At a brief halt, and despite the still present clag all around us, soldiers could be seen out on their turrets adjusting the large day-glo air recognition panels fixed across the rear bins of their tanks. Others broke out the Union Flag and the Irish Tricolour and attached them to their radio antennas. Anything to make ourselves visible to the death to our sides and to the death above us.

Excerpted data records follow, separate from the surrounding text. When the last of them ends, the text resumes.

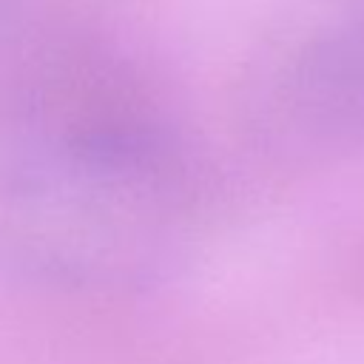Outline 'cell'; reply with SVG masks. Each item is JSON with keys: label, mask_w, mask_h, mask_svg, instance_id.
<instances>
[{"label": "cell", "mask_w": 364, "mask_h": 364, "mask_svg": "<svg viewBox=\"0 0 364 364\" xmlns=\"http://www.w3.org/2000/svg\"><path fill=\"white\" fill-rule=\"evenodd\" d=\"M0 165V259L71 287H131L191 239L196 188L176 139L125 88L23 122Z\"/></svg>", "instance_id": "cell-1"}, {"label": "cell", "mask_w": 364, "mask_h": 364, "mask_svg": "<svg viewBox=\"0 0 364 364\" xmlns=\"http://www.w3.org/2000/svg\"><path fill=\"white\" fill-rule=\"evenodd\" d=\"M262 128L304 154L364 145V17L330 23L290 51L264 91Z\"/></svg>", "instance_id": "cell-2"}]
</instances>
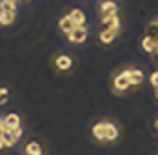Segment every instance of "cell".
Segmentation results:
<instances>
[{"instance_id":"cell-6","label":"cell","mask_w":158,"mask_h":155,"mask_svg":"<svg viewBox=\"0 0 158 155\" xmlns=\"http://www.w3.org/2000/svg\"><path fill=\"white\" fill-rule=\"evenodd\" d=\"M99 11H101V17H110V15H117V4L114 0H104L99 6Z\"/></svg>"},{"instance_id":"cell-16","label":"cell","mask_w":158,"mask_h":155,"mask_svg":"<svg viewBox=\"0 0 158 155\" xmlns=\"http://www.w3.org/2000/svg\"><path fill=\"white\" fill-rule=\"evenodd\" d=\"M8 101H10V90L2 86L0 88V105H6Z\"/></svg>"},{"instance_id":"cell-19","label":"cell","mask_w":158,"mask_h":155,"mask_svg":"<svg viewBox=\"0 0 158 155\" xmlns=\"http://www.w3.org/2000/svg\"><path fill=\"white\" fill-rule=\"evenodd\" d=\"M4 148H6V146H4V142H2V138H0V151H2Z\"/></svg>"},{"instance_id":"cell-20","label":"cell","mask_w":158,"mask_h":155,"mask_svg":"<svg viewBox=\"0 0 158 155\" xmlns=\"http://www.w3.org/2000/svg\"><path fill=\"white\" fill-rule=\"evenodd\" d=\"M154 97H156V99H158V86H156V88H154Z\"/></svg>"},{"instance_id":"cell-13","label":"cell","mask_w":158,"mask_h":155,"mask_svg":"<svg viewBox=\"0 0 158 155\" xmlns=\"http://www.w3.org/2000/svg\"><path fill=\"white\" fill-rule=\"evenodd\" d=\"M4 123L8 129H15V127H21V116L15 114V112H10L6 118H4Z\"/></svg>"},{"instance_id":"cell-18","label":"cell","mask_w":158,"mask_h":155,"mask_svg":"<svg viewBox=\"0 0 158 155\" xmlns=\"http://www.w3.org/2000/svg\"><path fill=\"white\" fill-rule=\"evenodd\" d=\"M6 131H8V127H6V123H4V118H2V120H0V136H2Z\"/></svg>"},{"instance_id":"cell-1","label":"cell","mask_w":158,"mask_h":155,"mask_svg":"<svg viewBox=\"0 0 158 155\" xmlns=\"http://www.w3.org/2000/svg\"><path fill=\"white\" fill-rule=\"evenodd\" d=\"M21 136H23V127H15V129H8L0 138H2V142H4L6 148H13L21 140Z\"/></svg>"},{"instance_id":"cell-9","label":"cell","mask_w":158,"mask_h":155,"mask_svg":"<svg viewBox=\"0 0 158 155\" xmlns=\"http://www.w3.org/2000/svg\"><path fill=\"white\" fill-rule=\"evenodd\" d=\"M141 49L145 51V52H149V54H156V51H158V47H156V41H154V38H151L149 34L141 39Z\"/></svg>"},{"instance_id":"cell-12","label":"cell","mask_w":158,"mask_h":155,"mask_svg":"<svg viewBox=\"0 0 158 155\" xmlns=\"http://www.w3.org/2000/svg\"><path fill=\"white\" fill-rule=\"evenodd\" d=\"M119 32H115V30H110V28H102L101 30V34H99V39H101V43H112L114 39H115V36H117Z\"/></svg>"},{"instance_id":"cell-5","label":"cell","mask_w":158,"mask_h":155,"mask_svg":"<svg viewBox=\"0 0 158 155\" xmlns=\"http://www.w3.org/2000/svg\"><path fill=\"white\" fill-rule=\"evenodd\" d=\"M54 65L58 71H69L73 67V58L69 54H58L54 58Z\"/></svg>"},{"instance_id":"cell-15","label":"cell","mask_w":158,"mask_h":155,"mask_svg":"<svg viewBox=\"0 0 158 155\" xmlns=\"http://www.w3.org/2000/svg\"><path fill=\"white\" fill-rule=\"evenodd\" d=\"M15 13H17V10H15V8H6V6H4L2 24H11V23L15 21Z\"/></svg>"},{"instance_id":"cell-10","label":"cell","mask_w":158,"mask_h":155,"mask_svg":"<svg viewBox=\"0 0 158 155\" xmlns=\"http://www.w3.org/2000/svg\"><path fill=\"white\" fill-rule=\"evenodd\" d=\"M69 17L73 19V23L76 24V26H86V13L82 11V10H71L69 11Z\"/></svg>"},{"instance_id":"cell-14","label":"cell","mask_w":158,"mask_h":155,"mask_svg":"<svg viewBox=\"0 0 158 155\" xmlns=\"http://www.w3.org/2000/svg\"><path fill=\"white\" fill-rule=\"evenodd\" d=\"M91 135H93L95 140L104 142V122H97V123L91 127Z\"/></svg>"},{"instance_id":"cell-2","label":"cell","mask_w":158,"mask_h":155,"mask_svg":"<svg viewBox=\"0 0 158 155\" xmlns=\"http://www.w3.org/2000/svg\"><path fill=\"white\" fill-rule=\"evenodd\" d=\"M130 86H132V84H130V81H128L127 69L114 77V90H115V92H125V90H128Z\"/></svg>"},{"instance_id":"cell-17","label":"cell","mask_w":158,"mask_h":155,"mask_svg":"<svg viewBox=\"0 0 158 155\" xmlns=\"http://www.w3.org/2000/svg\"><path fill=\"white\" fill-rule=\"evenodd\" d=\"M151 84H152V88H156V86H158V69L151 75Z\"/></svg>"},{"instance_id":"cell-21","label":"cell","mask_w":158,"mask_h":155,"mask_svg":"<svg viewBox=\"0 0 158 155\" xmlns=\"http://www.w3.org/2000/svg\"><path fill=\"white\" fill-rule=\"evenodd\" d=\"M154 129H156V131H158V120H156V122H154Z\"/></svg>"},{"instance_id":"cell-8","label":"cell","mask_w":158,"mask_h":155,"mask_svg":"<svg viewBox=\"0 0 158 155\" xmlns=\"http://www.w3.org/2000/svg\"><path fill=\"white\" fill-rule=\"evenodd\" d=\"M127 75H128V81H130L132 86H139L143 82V79H145L141 69H127Z\"/></svg>"},{"instance_id":"cell-3","label":"cell","mask_w":158,"mask_h":155,"mask_svg":"<svg viewBox=\"0 0 158 155\" xmlns=\"http://www.w3.org/2000/svg\"><path fill=\"white\" fill-rule=\"evenodd\" d=\"M67 39H69L71 43H84V41L88 39V28H86V26H76V28L67 36Z\"/></svg>"},{"instance_id":"cell-7","label":"cell","mask_w":158,"mask_h":155,"mask_svg":"<svg viewBox=\"0 0 158 155\" xmlns=\"http://www.w3.org/2000/svg\"><path fill=\"white\" fill-rule=\"evenodd\" d=\"M24 155H43V146L37 140H28L24 144Z\"/></svg>"},{"instance_id":"cell-4","label":"cell","mask_w":158,"mask_h":155,"mask_svg":"<svg viewBox=\"0 0 158 155\" xmlns=\"http://www.w3.org/2000/svg\"><path fill=\"white\" fill-rule=\"evenodd\" d=\"M119 138V127L112 122H104V142H115Z\"/></svg>"},{"instance_id":"cell-11","label":"cell","mask_w":158,"mask_h":155,"mask_svg":"<svg viewBox=\"0 0 158 155\" xmlns=\"http://www.w3.org/2000/svg\"><path fill=\"white\" fill-rule=\"evenodd\" d=\"M74 28H76V24L73 23V19L69 17V13H67L65 17H61V19H60V30H61L63 34H67V36H69Z\"/></svg>"}]
</instances>
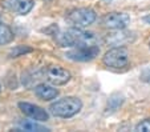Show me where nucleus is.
Wrapping results in <instances>:
<instances>
[{
  "instance_id": "1",
  "label": "nucleus",
  "mask_w": 150,
  "mask_h": 132,
  "mask_svg": "<svg viewBox=\"0 0 150 132\" xmlns=\"http://www.w3.org/2000/svg\"><path fill=\"white\" fill-rule=\"evenodd\" d=\"M56 41L61 47H80V46H97L98 37L93 32H85L79 27L68 28L56 35Z\"/></svg>"
},
{
  "instance_id": "2",
  "label": "nucleus",
  "mask_w": 150,
  "mask_h": 132,
  "mask_svg": "<svg viewBox=\"0 0 150 132\" xmlns=\"http://www.w3.org/2000/svg\"><path fill=\"white\" fill-rule=\"evenodd\" d=\"M82 108V103L79 98H73V96H68V98H62L60 100L54 101L51 104L49 111L52 115L57 116V118L68 119L72 116L77 115Z\"/></svg>"
},
{
  "instance_id": "3",
  "label": "nucleus",
  "mask_w": 150,
  "mask_h": 132,
  "mask_svg": "<svg viewBox=\"0 0 150 132\" xmlns=\"http://www.w3.org/2000/svg\"><path fill=\"white\" fill-rule=\"evenodd\" d=\"M102 61L109 68L122 71V69L127 68L130 63V55L125 47H113L104 55Z\"/></svg>"
},
{
  "instance_id": "4",
  "label": "nucleus",
  "mask_w": 150,
  "mask_h": 132,
  "mask_svg": "<svg viewBox=\"0 0 150 132\" xmlns=\"http://www.w3.org/2000/svg\"><path fill=\"white\" fill-rule=\"evenodd\" d=\"M97 15L91 8H77L68 14V20L79 28H85L96 21Z\"/></svg>"
},
{
  "instance_id": "5",
  "label": "nucleus",
  "mask_w": 150,
  "mask_h": 132,
  "mask_svg": "<svg viewBox=\"0 0 150 132\" xmlns=\"http://www.w3.org/2000/svg\"><path fill=\"white\" fill-rule=\"evenodd\" d=\"M100 54L98 46H80L65 54L68 59L73 61H91Z\"/></svg>"
},
{
  "instance_id": "6",
  "label": "nucleus",
  "mask_w": 150,
  "mask_h": 132,
  "mask_svg": "<svg viewBox=\"0 0 150 132\" xmlns=\"http://www.w3.org/2000/svg\"><path fill=\"white\" fill-rule=\"evenodd\" d=\"M130 24V16L125 12H110L102 19V26L109 29H124Z\"/></svg>"
},
{
  "instance_id": "7",
  "label": "nucleus",
  "mask_w": 150,
  "mask_h": 132,
  "mask_svg": "<svg viewBox=\"0 0 150 132\" xmlns=\"http://www.w3.org/2000/svg\"><path fill=\"white\" fill-rule=\"evenodd\" d=\"M71 78V72L60 66H51L45 69V79L52 86H64Z\"/></svg>"
},
{
  "instance_id": "8",
  "label": "nucleus",
  "mask_w": 150,
  "mask_h": 132,
  "mask_svg": "<svg viewBox=\"0 0 150 132\" xmlns=\"http://www.w3.org/2000/svg\"><path fill=\"white\" fill-rule=\"evenodd\" d=\"M19 108L21 109L24 115H27L28 118L33 119L37 121H47L49 119V113L45 111L44 108L36 106L32 103H25V101H20L19 103Z\"/></svg>"
},
{
  "instance_id": "9",
  "label": "nucleus",
  "mask_w": 150,
  "mask_h": 132,
  "mask_svg": "<svg viewBox=\"0 0 150 132\" xmlns=\"http://www.w3.org/2000/svg\"><path fill=\"white\" fill-rule=\"evenodd\" d=\"M3 6L17 15H27L32 11L35 3L33 0H4Z\"/></svg>"
},
{
  "instance_id": "10",
  "label": "nucleus",
  "mask_w": 150,
  "mask_h": 132,
  "mask_svg": "<svg viewBox=\"0 0 150 132\" xmlns=\"http://www.w3.org/2000/svg\"><path fill=\"white\" fill-rule=\"evenodd\" d=\"M132 35L133 34H130V32H124L122 29H116V32L108 35L106 41H108L110 46L121 47L132 40Z\"/></svg>"
},
{
  "instance_id": "11",
  "label": "nucleus",
  "mask_w": 150,
  "mask_h": 132,
  "mask_svg": "<svg viewBox=\"0 0 150 132\" xmlns=\"http://www.w3.org/2000/svg\"><path fill=\"white\" fill-rule=\"evenodd\" d=\"M35 93L37 98L42 99V100H53L59 96V91L56 88H53L52 86L48 84H39L35 87Z\"/></svg>"
},
{
  "instance_id": "12",
  "label": "nucleus",
  "mask_w": 150,
  "mask_h": 132,
  "mask_svg": "<svg viewBox=\"0 0 150 132\" xmlns=\"http://www.w3.org/2000/svg\"><path fill=\"white\" fill-rule=\"evenodd\" d=\"M13 40V32L7 24L3 21H0V46L3 44H8Z\"/></svg>"
},
{
  "instance_id": "13",
  "label": "nucleus",
  "mask_w": 150,
  "mask_h": 132,
  "mask_svg": "<svg viewBox=\"0 0 150 132\" xmlns=\"http://www.w3.org/2000/svg\"><path fill=\"white\" fill-rule=\"evenodd\" d=\"M20 129H23V131H28V132H33V131H37V132L49 131V129L45 128L44 126H41V124H39V123H35V121H31V120L21 121V123H20Z\"/></svg>"
},
{
  "instance_id": "14",
  "label": "nucleus",
  "mask_w": 150,
  "mask_h": 132,
  "mask_svg": "<svg viewBox=\"0 0 150 132\" xmlns=\"http://www.w3.org/2000/svg\"><path fill=\"white\" fill-rule=\"evenodd\" d=\"M136 131L138 132H149L150 131V119H145L136 126Z\"/></svg>"
},
{
  "instance_id": "15",
  "label": "nucleus",
  "mask_w": 150,
  "mask_h": 132,
  "mask_svg": "<svg viewBox=\"0 0 150 132\" xmlns=\"http://www.w3.org/2000/svg\"><path fill=\"white\" fill-rule=\"evenodd\" d=\"M32 49L28 48V47H17V48H15L13 51L11 52V56L12 58H17V56H21L23 54H27V52H31Z\"/></svg>"
},
{
  "instance_id": "16",
  "label": "nucleus",
  "mask_w": 150,
  "mask_h": 132,
  "mask_svg": "<svg viewBox=\"0 0 150 132\" xmlns=\"http://www.w3.org/2000/svg\"><path fill=\"white\" fill-rule=\"evenodd\" d=\"M139 79H141L142 81H145V83H150V67L145 68L144 71L141 72V76H139Z\"/></svg>"
},
{
  "instance_id": "17",
  "label": "nucleus",
  "mask_w": 150,
  "mask_h": 132,
  "mask_svg": "<svg viewBox=\"0 0 150 132\" xmlns=\"http://www.w3.org/2000/svg\"><path fill=\"white\" fill-rule=\"evenodd\" d=\"M144 20H145V23L150 24V15H147V16H145V17H144Z\"/></svg>"
},
{
  "instance_id": "18",
  "label": "nucleus",
  "mask_w": 150,
  "mask_h": 132,
  "mask_svg": "<svg viewBox=\"0 0 150 132\" xmlns=\"http://www.w3.org/2000/svg\"><path fill=\"white\" fill-rule=\"evenodd\" d=\"M0 91H1V86H0Z\"/></svg>"
},
{
  "instance_id": "19",
  "label": "nucleus",
  "mask_w": 150,
  "mask_h": 132,
  "mask_svg": "<svg viewBox=\"0 0 150 132\" xmlns=\"http://www.w3.org/2000/svg\"><path fill=\"white\" fill-rule=\"evenodd\" d=\"M149 47H150V41H149Z\"/></svg>"
}]
</instances>
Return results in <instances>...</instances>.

Instead of Lancer pennants pointing at the enemy as they had at the Charge of the Light Brigade in 1854, our pennants now pointed skywards as a warning to a pilot at 8,000ft. It was almost a mediaeval display of pageantry. The wind changed again and the pollution blew away to somewhere else leaving us to drive up the highway embankment and cross the Basra Road in clear sunshine. Disappointingly there was nothing on the road. No convoys of retreating Iraqi troops to shoot up. Just a few burnt out vehicles on either side of the highway. But we had made it by the deadline. Objective secured.

 

Tape recording

It’s now half past eight on the morning of the 28th and we have moved about forty Ks eastwards into Kuwait to intercept the main MSR. The whole Division appears to be moving into quite a small area. On the ground there are quite a lot of shell scrapes. Now we’re waiting in a big circle waiting for the other call signs to catch up with us.

Mission accomplished. The Basra Rd by the UN deadline. D Squadron crosses the Basra Rd. Note that we had heard of the RRF Warrior which had been taken out by a US A-10 tank killing aircraft. We broke out the flags to deter further blue on blue air attacks

Mission accomplished. The Basra Rd by the UN deadline. D Squadron crosses the Basra Rd. Note that we had heard of the RRF Warrior which had been taken out by a US A-10 tank killing aircraft. We broke out the flags to deter further blue on blue air attacks

Was that it? The 100 Hours War? Or, would we get new orders to turn north and advance back into southern Iraq. We continued our advance eastwards but now at a walking place as if we were looking for a place to hold hard. Ahead the desert dropped away and I could see massive electricity pylons marching away from us. Their huge cables lay uselessly broken on the desert floor, victim of an air attack or maybe Iraqi sabotage.

We drove into an abandoned Iraqi artillery position. The guns had been left in place but all the blokes had gone. There were plenty of tank positions set up with small, low sand walls around them. They wouldn’t have stopped a tank round. Trench systems abounded but they looked shallow and had poor overhead protection. They would have been utterly useless against air or artillery and would not have given us any trouble either. But surely the bombardments of the last month would have encouraged the Iraqis to dig deeper and to improve their protection? Perhaps the position had been abandoned before the air war started. But, why had they left their artillery in place then? It was all a bit inexplicable. Strange things happen in war and this position was one of them. We came to a halt more or less on the position.